Update the material below by changing each occurrence of "skylight on roof" to "roof skylight", and leave every other part untouched.

* begin EXTRACTED RECORDS *

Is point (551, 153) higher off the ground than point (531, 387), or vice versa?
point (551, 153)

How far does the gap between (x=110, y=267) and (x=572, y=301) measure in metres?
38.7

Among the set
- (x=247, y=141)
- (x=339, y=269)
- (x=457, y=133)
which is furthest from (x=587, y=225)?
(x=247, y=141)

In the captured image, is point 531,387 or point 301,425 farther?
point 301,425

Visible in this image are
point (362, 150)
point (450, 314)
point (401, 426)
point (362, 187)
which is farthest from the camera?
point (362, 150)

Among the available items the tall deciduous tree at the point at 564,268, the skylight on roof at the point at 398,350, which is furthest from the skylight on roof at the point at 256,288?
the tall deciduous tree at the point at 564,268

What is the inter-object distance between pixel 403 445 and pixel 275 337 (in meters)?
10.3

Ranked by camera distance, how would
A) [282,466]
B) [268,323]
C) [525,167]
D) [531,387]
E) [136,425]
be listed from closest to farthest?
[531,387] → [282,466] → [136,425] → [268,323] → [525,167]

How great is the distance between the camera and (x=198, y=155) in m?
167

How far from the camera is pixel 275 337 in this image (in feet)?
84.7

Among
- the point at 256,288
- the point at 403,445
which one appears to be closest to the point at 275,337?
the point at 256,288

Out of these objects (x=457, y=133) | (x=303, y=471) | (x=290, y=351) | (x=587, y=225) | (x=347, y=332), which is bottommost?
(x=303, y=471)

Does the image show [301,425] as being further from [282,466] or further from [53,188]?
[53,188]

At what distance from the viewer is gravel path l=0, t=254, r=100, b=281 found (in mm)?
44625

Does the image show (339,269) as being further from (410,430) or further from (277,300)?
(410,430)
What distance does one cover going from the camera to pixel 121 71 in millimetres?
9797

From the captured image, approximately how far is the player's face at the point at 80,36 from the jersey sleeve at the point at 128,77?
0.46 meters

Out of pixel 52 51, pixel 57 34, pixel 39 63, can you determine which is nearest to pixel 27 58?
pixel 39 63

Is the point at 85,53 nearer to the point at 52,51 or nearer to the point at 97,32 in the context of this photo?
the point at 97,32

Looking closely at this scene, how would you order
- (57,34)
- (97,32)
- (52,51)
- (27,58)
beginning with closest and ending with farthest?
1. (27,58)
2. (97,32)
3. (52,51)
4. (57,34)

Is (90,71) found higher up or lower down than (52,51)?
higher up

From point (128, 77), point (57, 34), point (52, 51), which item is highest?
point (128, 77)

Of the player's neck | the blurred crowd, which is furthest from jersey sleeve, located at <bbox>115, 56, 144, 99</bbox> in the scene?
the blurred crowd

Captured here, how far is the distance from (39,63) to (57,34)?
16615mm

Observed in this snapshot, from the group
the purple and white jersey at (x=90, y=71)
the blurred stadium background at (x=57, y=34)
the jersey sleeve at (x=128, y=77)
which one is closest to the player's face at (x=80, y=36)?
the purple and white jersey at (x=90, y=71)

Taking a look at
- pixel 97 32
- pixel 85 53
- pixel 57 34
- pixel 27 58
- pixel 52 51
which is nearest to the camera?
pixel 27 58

* end EXTRACTED RECORDS *

- RESPONSE TO THE TASK
Is point (551, 153) higher off the ground than point (531, 387), or vice versa?
point (551, 153)

How far does the gap between (x=110, y=267) and (x=572, y=301) measure in metres?
38.7

Among the set
- (x=247, y=141)
- (x=339, y=269)
- (x=457, y=133)
which is furthest from (x=587, y=225)?
(x=247, y=141)

In the captured image, is point 531,387 or point 301,425 farther?
point 301,425

Visible in this image are
point (362, 150)
point (450, 314)
point (401, 426)
point (362, 187)
which is farthest from the camera?
point (362, 150)

Among the available items the tall deciduous tree at the point at 564,268, the roof skylight at the point at 398,350, which is furthest from the roof skylight at the point at 256,288?
the tall deciduous tree at the point at 564,268

What is the inter-object distance between pixel 403 445 and pixel 275 337 (in meters)?
10.3

Ranked by camera distance, how would
A) [282,466]
B) [268,323]
C) [525,167]
D) [531,387]
E) [136,425]
be listed from closest to farthest?
[531,387] → [282,466] → [136,425] → [268,323] → [525,167]

How great is the distance between the camera and (x=198, y=155) in m?
167

How far from the camera is pixel 275 337 in this image (in feet)?
84.7

Among
- the point at 256,288
- the point at 403,445
which one appears to be closest to the point at 275,337?
the point at 256,288

Out of these objects (x=457, y=133) | (x=303, y=471) | (x=290, y=351) | (x=587, y=225) | (x=347, y=332), which is bottommost?
(x=303, y=471)

Does the image show [301,425] as being further from [282,466] or further from [53,188]?
[53,188]

At what distance from the viewer is gravel path l=0, t=254, r=100, b=281 found (in mm)?
44625

Does the image show (339,269) as being further from (410,430) or further from (277,300)?
(410,430)
What distance does one cover going from the camera to pixel 121 71 in millimetres?
9797

From the captured image, approximately how far is the player's face at the point at 80,36 from the jersey sleeve at the point at 128,77?
0.46 meters

Out of pixel 52 51, pixel 57 34, pixel 39 63, can you determine which is nearest to pixel 27 58?
pixel 39 63

Is the point at 85,53 nearer to the point at 52,51 or nearer to the point at 97,32 in the context of this photo?
the point at 97,32

Looking closely at this scene, how would you order
- (57,34)
- (97,32)
- (52,51)
- (27,58)
beginning with closest and ending with farthest?
1. (27,58)
2. (97,32)
3. (52,51)
4. (57,34)

Is (90,71) found higher up or lower down than (52,51)?
higher up

From point (128, 77), point (57, 34), point (52, 51), which item is highest?
point (128, 77)

Of the player's neck | the blurred crowd, which is furthest from jersey sleeve, located at <bbox>115, 56, 144, 99</bbox> in the scene?
the blurred crowd

Captured here, how far is the distance from (39,63) to (57,34)?
16615mm

Observed in this snapshot, from the group
the purple and white jersey at (x=90, y=71)
the blurred stadium background at (x=57, y=34)
the jersey sleeve at (x=128, y=77)
which one is closest to the player's face at (x=80, y=36)?
the purple and white jersey at (x=90, y=71)

Taking a look at
- pixel 97 32
- pixel 85 53
- pixel 57 34
- pixel 27 58
- pixel 52 51
which is nearest to the camera?
pixel 27 58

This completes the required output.